Educators have often hesitated in using the novel in teachings due to the terms, so the new edition – brought to the publisher by Auburn University English professor Alan Gribben – is a version that is hoped to be welcomed into more classrooms since the terms are substituted out.

Gribben said in a New York Times article Jan. 4 that he was worried that “Huckleberry Finn” had fallen out of favor with many teachers and “wanted to offer an edition that is not for scholars, but for younger people and general readers.”

Many have called the idea a move of censorship while others have praised the decision. Teachers are speaking out from both sides. There are some who have even suggested leaving the novel for college and university literature classes where a more “mature” audience will study the material. While we understand why many see the change as a great opportunity to secure the novel’s place in high-school classrooms, we can’t help but wonder what price we are paying for that opportunity.

The work is many things – a look at the social structure during the time period as well as a satirical adventure of a young, wayward boy in the south – but is it not a novel meant to be controversial for its choice of wording?

What message do we send out to writers, new and experienced, with this new printing?
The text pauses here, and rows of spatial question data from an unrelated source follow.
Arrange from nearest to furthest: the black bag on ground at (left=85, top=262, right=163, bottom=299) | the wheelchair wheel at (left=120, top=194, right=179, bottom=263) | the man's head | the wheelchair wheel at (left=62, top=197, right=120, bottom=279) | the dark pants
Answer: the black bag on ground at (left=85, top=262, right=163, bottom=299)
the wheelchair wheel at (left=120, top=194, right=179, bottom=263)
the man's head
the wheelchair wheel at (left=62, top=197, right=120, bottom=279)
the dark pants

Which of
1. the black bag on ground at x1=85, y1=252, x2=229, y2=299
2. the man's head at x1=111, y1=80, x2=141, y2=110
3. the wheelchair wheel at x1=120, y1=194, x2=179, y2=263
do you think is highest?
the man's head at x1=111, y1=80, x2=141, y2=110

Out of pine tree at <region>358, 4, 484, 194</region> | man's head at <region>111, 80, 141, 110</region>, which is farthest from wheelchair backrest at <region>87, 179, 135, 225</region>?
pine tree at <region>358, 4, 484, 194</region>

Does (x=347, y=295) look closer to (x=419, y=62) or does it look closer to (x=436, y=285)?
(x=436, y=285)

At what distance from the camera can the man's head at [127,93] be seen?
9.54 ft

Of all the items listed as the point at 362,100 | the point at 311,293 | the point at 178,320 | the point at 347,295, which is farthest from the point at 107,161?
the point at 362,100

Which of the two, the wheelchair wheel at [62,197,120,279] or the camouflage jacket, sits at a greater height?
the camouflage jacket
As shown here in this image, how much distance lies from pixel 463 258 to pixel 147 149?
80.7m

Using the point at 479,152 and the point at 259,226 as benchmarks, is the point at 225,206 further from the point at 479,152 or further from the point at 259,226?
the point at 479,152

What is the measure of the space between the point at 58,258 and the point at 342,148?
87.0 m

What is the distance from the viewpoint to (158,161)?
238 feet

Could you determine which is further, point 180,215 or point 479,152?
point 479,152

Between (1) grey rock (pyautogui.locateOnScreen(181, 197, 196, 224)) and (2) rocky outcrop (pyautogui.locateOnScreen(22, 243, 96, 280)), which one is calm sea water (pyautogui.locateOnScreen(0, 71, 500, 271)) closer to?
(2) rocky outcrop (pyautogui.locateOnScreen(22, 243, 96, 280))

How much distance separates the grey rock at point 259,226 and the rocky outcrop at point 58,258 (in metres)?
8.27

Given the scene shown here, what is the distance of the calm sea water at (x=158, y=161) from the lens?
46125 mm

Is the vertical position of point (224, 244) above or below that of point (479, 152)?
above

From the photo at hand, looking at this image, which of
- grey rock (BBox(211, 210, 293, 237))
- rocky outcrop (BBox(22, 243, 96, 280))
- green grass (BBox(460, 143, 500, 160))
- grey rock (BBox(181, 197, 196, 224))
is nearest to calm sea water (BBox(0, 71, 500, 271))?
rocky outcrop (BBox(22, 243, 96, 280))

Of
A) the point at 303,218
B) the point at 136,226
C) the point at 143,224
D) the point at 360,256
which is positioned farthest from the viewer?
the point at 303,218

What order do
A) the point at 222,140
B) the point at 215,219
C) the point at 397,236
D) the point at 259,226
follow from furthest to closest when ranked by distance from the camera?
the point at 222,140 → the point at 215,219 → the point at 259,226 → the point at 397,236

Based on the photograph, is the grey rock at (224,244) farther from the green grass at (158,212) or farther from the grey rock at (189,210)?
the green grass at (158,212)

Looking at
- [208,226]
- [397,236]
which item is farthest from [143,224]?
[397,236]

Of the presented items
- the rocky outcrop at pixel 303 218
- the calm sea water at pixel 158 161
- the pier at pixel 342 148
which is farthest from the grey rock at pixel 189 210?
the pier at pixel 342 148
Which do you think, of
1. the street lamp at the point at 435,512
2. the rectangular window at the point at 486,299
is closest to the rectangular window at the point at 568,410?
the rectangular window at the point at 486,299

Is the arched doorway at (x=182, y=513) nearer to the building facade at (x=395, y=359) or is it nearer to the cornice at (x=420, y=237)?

It’s OK to write what you want, but don’t expect to get your message across to audiences if it offensive?

We can’t help but find this slightly unnerving. Yes, the words are not what make the novel, but as any writer will tell you, words are chosen for a reason. Considering the time period that Twain was portraying and the society of the late 1800s along the Mississippi River, it is important to realize that these words fit into his prose for a reason. They are not only important because they tell his story, they are important because he wrote them.
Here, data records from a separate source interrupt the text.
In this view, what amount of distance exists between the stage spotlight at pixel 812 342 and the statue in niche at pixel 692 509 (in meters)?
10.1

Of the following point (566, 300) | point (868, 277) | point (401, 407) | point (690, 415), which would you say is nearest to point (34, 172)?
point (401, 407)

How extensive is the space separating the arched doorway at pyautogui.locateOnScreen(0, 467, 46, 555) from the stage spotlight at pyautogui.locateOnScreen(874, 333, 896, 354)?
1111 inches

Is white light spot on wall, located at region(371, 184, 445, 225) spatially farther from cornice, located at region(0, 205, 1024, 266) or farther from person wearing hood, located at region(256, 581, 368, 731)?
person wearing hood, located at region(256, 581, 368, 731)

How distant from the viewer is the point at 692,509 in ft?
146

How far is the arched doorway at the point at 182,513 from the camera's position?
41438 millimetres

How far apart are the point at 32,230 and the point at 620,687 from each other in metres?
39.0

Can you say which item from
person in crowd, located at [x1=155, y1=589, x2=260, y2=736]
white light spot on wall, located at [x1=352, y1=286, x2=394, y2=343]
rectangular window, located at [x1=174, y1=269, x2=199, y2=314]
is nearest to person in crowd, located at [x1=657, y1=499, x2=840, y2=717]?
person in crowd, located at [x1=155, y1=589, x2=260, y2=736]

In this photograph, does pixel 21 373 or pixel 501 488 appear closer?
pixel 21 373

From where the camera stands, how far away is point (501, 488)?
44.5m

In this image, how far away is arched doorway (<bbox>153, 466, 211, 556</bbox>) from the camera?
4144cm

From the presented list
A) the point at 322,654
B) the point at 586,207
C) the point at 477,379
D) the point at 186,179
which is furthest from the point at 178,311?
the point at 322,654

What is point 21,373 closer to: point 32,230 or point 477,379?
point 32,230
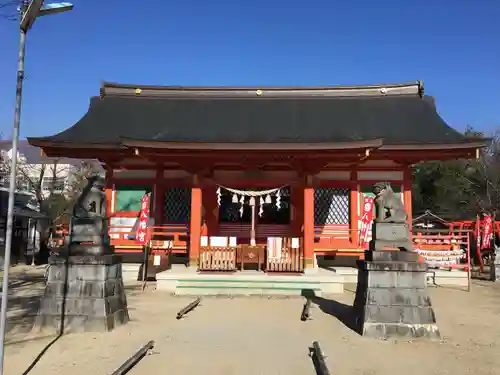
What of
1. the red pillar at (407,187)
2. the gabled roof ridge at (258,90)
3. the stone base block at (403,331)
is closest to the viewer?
the stone base block at (403,331)

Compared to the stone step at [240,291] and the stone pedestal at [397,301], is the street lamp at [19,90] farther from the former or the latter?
the stone step at [240,291]

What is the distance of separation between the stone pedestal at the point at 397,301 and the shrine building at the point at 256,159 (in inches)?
177

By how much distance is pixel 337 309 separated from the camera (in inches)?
340

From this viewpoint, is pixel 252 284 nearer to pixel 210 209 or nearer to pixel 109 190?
pixel 210 209

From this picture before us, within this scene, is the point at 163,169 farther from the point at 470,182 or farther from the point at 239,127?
the point at 470,182

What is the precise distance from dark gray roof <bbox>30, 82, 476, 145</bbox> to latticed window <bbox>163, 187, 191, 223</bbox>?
1961mm

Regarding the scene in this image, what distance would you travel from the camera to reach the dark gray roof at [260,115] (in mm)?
13539

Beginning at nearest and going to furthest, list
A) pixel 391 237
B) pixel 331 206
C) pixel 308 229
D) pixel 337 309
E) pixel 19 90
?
pixel 19 90
pixel 391 237
pixel 337 309
pixel 308 229
pixel 331 206

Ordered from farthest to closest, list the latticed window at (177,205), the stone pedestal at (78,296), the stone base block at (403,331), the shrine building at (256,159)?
the latticed window at (177,205), the shrine building at (256,159), the stone pedestal at (78,296), the stone base block at (403,331)

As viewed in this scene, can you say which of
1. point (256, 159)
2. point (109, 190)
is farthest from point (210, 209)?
point (109, 190)

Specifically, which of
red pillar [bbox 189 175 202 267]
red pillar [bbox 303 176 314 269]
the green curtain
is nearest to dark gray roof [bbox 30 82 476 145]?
the green curtain

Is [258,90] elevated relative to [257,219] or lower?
elevated

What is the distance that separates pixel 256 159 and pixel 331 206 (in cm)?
330

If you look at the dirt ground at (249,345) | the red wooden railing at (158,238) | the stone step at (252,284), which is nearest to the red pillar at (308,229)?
the stone step at (252,284)
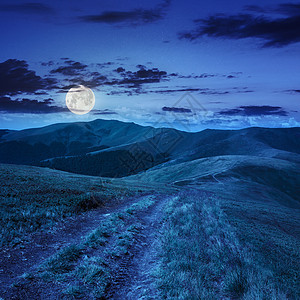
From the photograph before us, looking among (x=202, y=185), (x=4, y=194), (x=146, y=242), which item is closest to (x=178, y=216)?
(x=146, y=242)

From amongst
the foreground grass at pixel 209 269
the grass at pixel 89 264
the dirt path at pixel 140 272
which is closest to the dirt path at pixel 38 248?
the grass at pixel 89 264

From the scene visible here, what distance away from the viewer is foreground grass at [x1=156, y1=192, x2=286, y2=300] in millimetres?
7227

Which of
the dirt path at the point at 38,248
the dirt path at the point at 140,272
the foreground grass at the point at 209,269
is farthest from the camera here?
the dirt path at the point at 38,248

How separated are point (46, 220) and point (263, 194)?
50373 mm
To change the classic novel because of offensive words is a big step to make. Especially since the reason many back the change is because they don’t want to expose teenagers to “offensive name calling.” If that is the case, why has the novel not been altered to change speeches with horrible grammatical structure? Many can see the novel as difficult to read solely for the reason that Huck and other characters are not educated, which is reflected in their speech and often makes dialogue difficult to understand. Why doesn’t a publisher change that?
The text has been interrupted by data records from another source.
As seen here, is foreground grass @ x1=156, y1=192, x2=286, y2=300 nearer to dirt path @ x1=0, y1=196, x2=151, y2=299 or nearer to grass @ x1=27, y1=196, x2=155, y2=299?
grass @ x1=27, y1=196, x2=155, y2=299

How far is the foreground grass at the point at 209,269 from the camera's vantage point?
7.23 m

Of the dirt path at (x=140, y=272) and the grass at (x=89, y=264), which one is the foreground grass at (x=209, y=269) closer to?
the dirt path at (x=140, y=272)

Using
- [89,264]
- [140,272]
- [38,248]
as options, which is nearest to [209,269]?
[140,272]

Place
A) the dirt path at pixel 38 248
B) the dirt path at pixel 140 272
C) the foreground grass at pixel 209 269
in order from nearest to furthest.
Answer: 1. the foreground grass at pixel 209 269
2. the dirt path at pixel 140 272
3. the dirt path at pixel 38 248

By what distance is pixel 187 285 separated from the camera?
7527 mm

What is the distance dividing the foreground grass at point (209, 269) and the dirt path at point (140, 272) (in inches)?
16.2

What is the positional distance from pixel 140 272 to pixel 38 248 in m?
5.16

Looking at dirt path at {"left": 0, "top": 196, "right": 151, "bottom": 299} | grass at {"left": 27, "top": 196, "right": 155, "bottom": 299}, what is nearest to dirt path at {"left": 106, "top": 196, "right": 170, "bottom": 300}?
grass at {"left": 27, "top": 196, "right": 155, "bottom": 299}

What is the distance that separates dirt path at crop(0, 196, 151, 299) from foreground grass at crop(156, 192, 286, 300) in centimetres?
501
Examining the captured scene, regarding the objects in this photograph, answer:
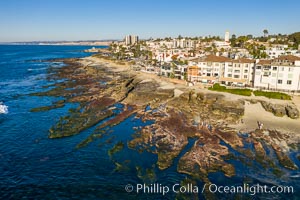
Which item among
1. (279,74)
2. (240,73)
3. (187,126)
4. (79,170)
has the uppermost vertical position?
(279,74)

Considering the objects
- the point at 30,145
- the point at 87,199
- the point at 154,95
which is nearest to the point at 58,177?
the point at 87,199

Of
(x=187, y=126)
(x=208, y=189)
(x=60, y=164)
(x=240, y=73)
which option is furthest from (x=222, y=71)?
(x=60, y=164)

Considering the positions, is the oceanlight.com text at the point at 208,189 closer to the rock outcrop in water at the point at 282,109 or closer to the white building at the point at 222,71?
the rock outcrop in water at the point at 282,109

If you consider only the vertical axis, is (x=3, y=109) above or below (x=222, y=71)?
below

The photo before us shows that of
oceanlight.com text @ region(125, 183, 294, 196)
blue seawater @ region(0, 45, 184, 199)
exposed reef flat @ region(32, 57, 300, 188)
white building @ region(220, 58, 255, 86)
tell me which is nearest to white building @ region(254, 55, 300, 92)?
white building @ region(220, 58, 255, 86)

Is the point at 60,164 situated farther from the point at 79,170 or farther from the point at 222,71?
the point at 222,71

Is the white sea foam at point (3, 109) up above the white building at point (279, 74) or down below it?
below

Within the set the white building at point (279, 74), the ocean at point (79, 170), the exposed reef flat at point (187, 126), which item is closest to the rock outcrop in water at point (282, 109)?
the exposed reef flat at point (187, 126)

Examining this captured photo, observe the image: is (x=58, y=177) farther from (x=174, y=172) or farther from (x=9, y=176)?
(x=174, y=172)
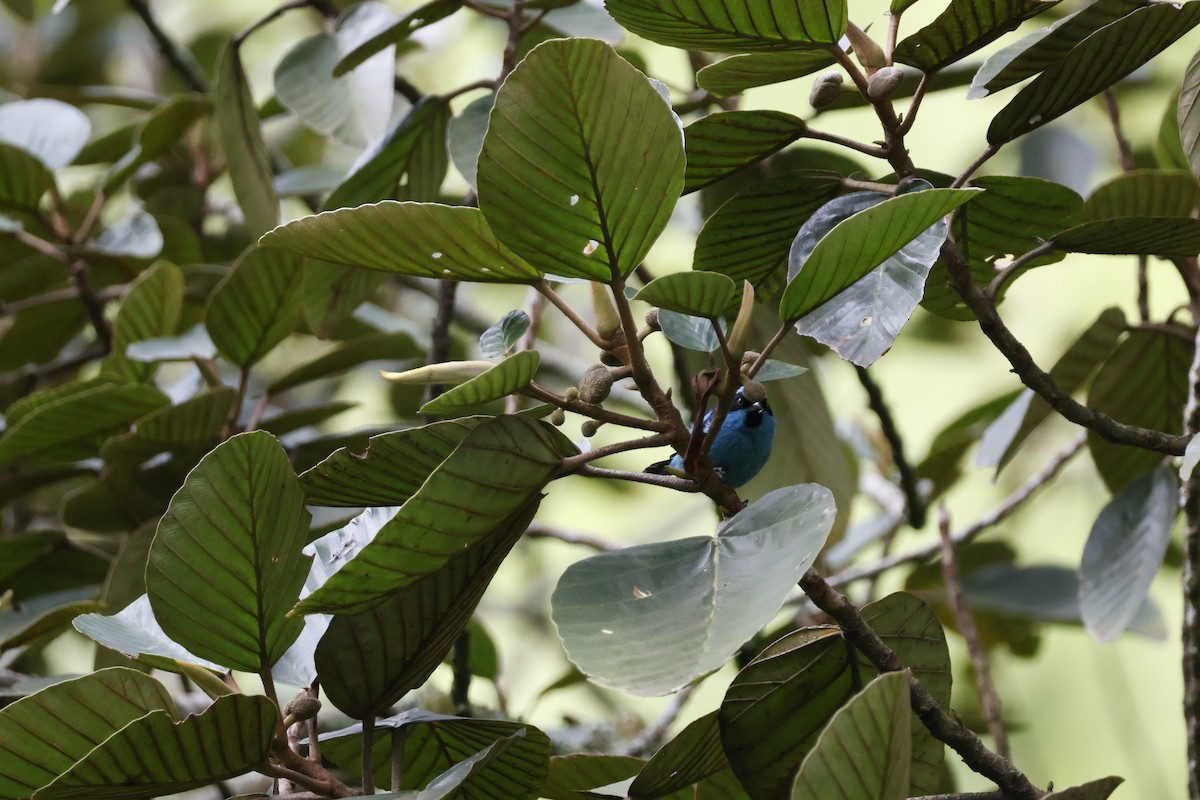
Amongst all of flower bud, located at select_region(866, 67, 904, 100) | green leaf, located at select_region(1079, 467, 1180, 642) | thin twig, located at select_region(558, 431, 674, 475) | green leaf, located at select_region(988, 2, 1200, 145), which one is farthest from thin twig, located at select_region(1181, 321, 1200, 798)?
thin twig, located at select_region(558, 431, 674, 475)

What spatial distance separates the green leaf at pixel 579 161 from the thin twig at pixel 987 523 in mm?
994

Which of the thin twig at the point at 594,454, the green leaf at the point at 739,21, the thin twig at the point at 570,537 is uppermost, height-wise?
the green leaf at the point at 739,21

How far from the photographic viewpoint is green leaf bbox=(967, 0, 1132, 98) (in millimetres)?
722

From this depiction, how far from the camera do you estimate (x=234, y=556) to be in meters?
0.67

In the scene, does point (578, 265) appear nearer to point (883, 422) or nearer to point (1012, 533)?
point (883, 422)

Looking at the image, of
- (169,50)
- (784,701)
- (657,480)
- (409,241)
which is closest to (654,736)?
(784,701)

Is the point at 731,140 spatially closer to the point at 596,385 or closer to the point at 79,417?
the point at 596,385

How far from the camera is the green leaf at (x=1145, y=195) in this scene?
101cm

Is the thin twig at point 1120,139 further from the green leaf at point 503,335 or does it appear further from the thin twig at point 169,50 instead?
the thin twig at point 169,50

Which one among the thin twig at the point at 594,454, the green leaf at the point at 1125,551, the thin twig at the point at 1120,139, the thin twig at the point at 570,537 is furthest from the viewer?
the thin twig at the point at 570,537

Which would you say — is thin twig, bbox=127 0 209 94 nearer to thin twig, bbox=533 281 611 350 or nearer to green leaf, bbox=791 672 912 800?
thin twig, bbox=533 281 611 350

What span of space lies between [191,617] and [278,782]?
15 centimetres

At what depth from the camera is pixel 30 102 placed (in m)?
1.49

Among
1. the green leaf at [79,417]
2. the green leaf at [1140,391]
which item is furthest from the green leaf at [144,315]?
the green leaf at [1140,391]
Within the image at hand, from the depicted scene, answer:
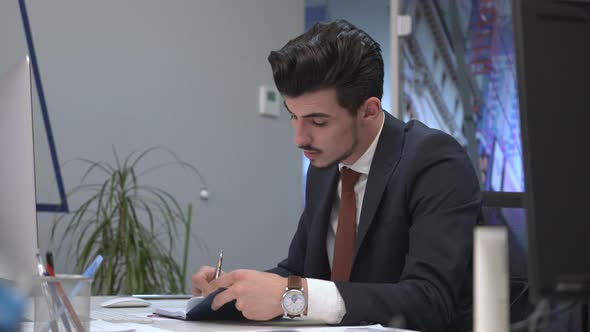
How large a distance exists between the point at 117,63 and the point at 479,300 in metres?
2.66

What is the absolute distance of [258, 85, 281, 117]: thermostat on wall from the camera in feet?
12.6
“The Adventures of Huckleberry Finn” has been on bookshelves for more than 100 years. Many attempts have been made to “clean it up” or “fix it,” but still the novel endures. We hope teachers, schools, publishers and everyone realize what they are doing when they suggest such a change.

Rather than teach students that it’s OK to use offensive names, we believe the novel expresses a belief that such treatment of others based on skin color or their economic status is wrong. We as parents, teachers and community members can reinforce these teachings. And this can be done without altering Twain’s classic. To change it might not only do a disservice to the beloved author, but to our students as well.